Can you please tell is the right approach I should follow?

Thank you.


Mit freundlichen Grüßen / Best regards

Ivan Bludov

Engineering SW Operating Systems (CM/ESO6)
Tel. +49(5121)49-3129 | Fax +49(711)811-5053129 | ***@de.bosch.com<mailto:***@de.bosch.com>
gunnar.wagner
2017-04-18 08:34:49 UTC
Permalink
just saw it again ....

'lxc-[cmd]' (LXC Containers) vs
'lxc [cmd]' (LXD Containers)

it would be so much less confusing whether LXD would just use 'lxd
[cmd]' instead of 'lxc [cmd]' syntax

- Am I (being a total novice and all) alone with this thought?
- any benefit from the current 'lxc [cmd]' command syntax for LXD
containers?

just wondering.
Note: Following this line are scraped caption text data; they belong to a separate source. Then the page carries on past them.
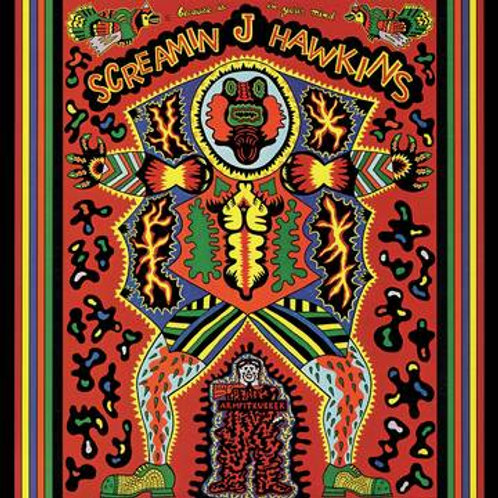 Screamin' Jay Hawkins - Because Is In Your Mind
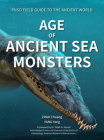 Age of Ancient Sea Monsters Cover Image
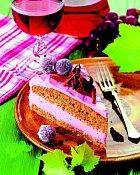Celozrnný dort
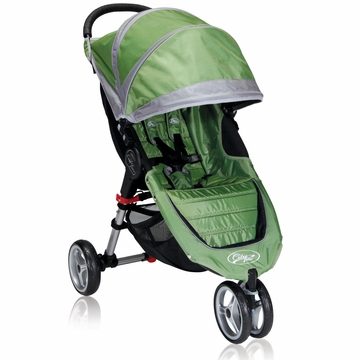 Baby Jogger City Mini Single Green / Gray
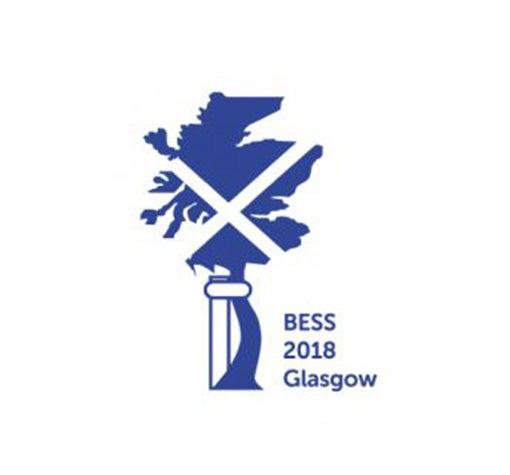 bess510x475.jpg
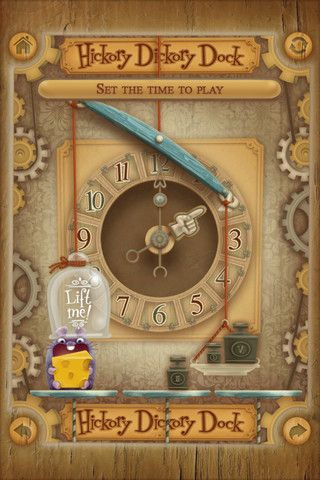Review of Hickory Dickory Dock by theimum.com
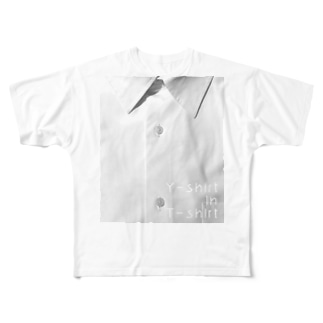 YIT Full graphic T-shirts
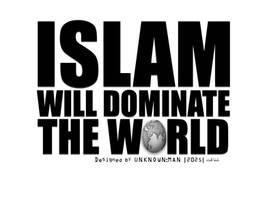 ISLAM by Psychiatry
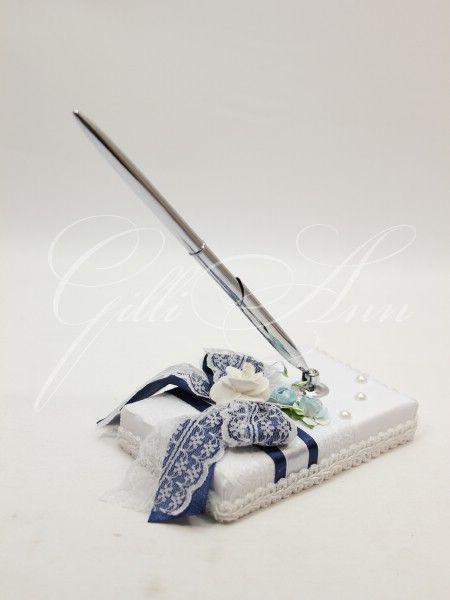 Свадебная ручка с подставкой Gilliann Rustik Velvet PEN020, http://www.wedstyle.su/katalog/anniversaries/wedding-pen, wedding pen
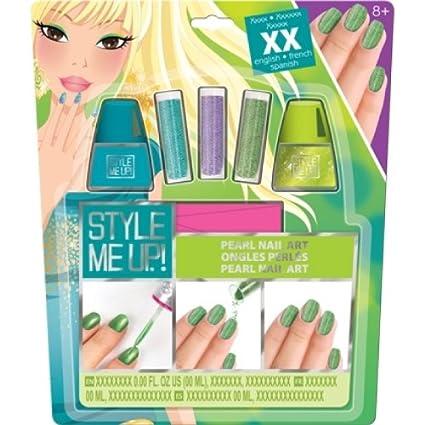 Amazon Com Style Me Up Manicure Set For Girls Kids Nail Polish
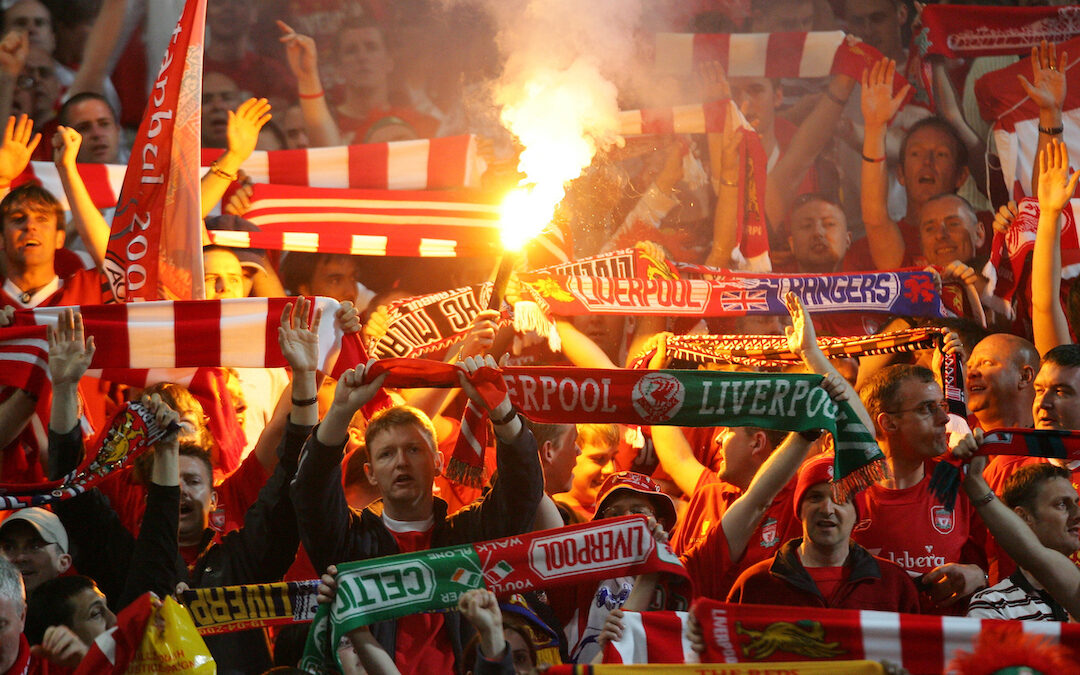 Revisited: The Istanbul Fan Arena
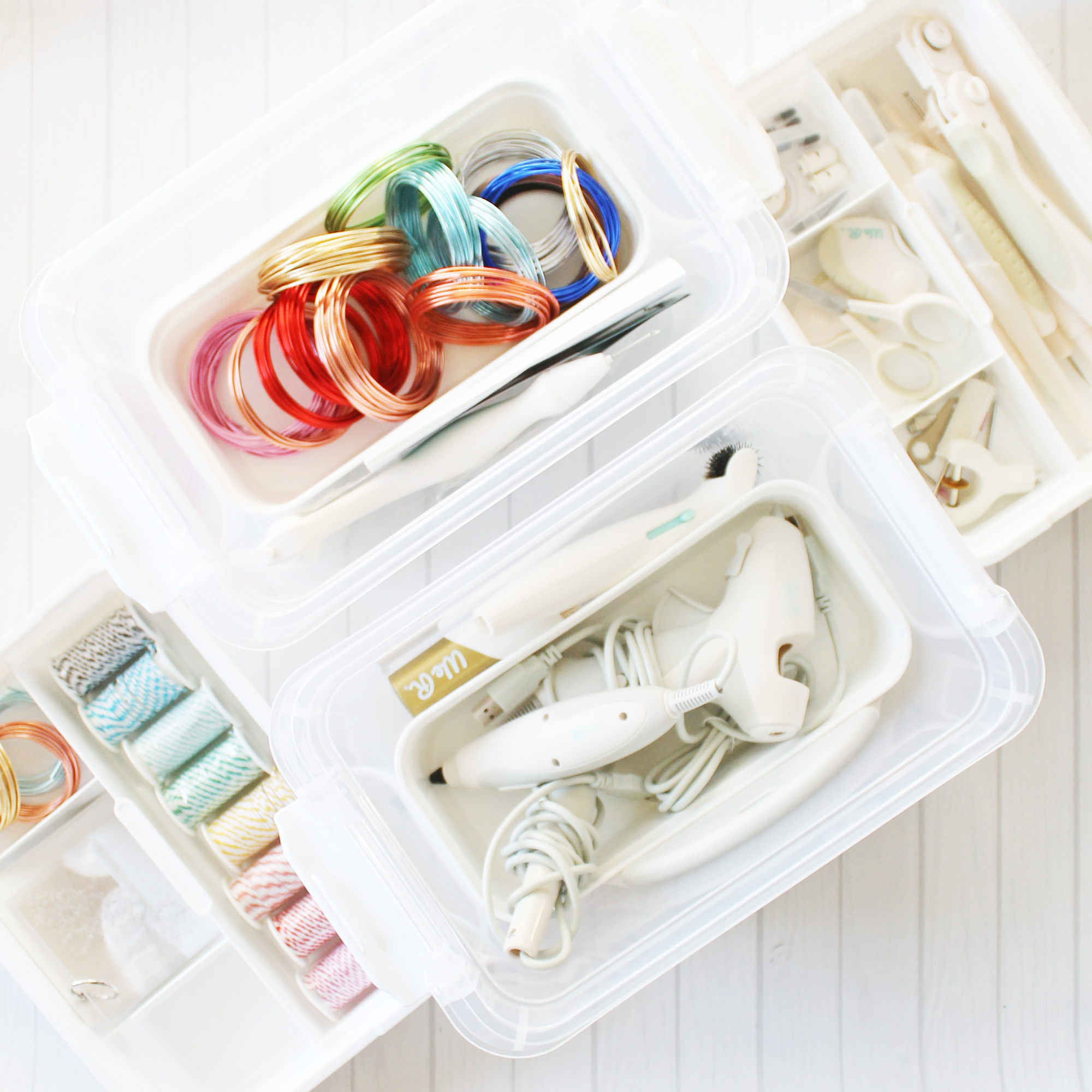 Craft Room Storage Tips by Laura Silva for We R Memory Keepers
Maybe it's an age-old discussion here but as someone
diving new into this ... it hits you right in the face
Simos Xenitellis
2017-04-18 09:57:38 UTC
Permalink
On Tue, Apr 18, 2017 at 11:34 AM, gunnar.wagner
Post by gunnar.wagner
just saw it again ....
'lxc-[cmd]' (LXC Containers) vs
'lxc [cmd]' (LXD Containers)
it would be so much less confusing whether LXD would just use 'lxd [cmd]'
instead of 'lxc [cmd]' syntax
- Am I (being a total novice and all) alone with this thought?
- any benefit from the current 'lxc [cmd]' command syntax for LXD
containers?
just wondering. Maybe it's an age-old discussion here but as someone diving
new into this ... it hits you right in the face
I think the issue here is this, is there any growing interest in LXC1
(those lxc-[cmd] commands)?
LXD/LXC is more usable than legacy LXC (i.e. LXC1).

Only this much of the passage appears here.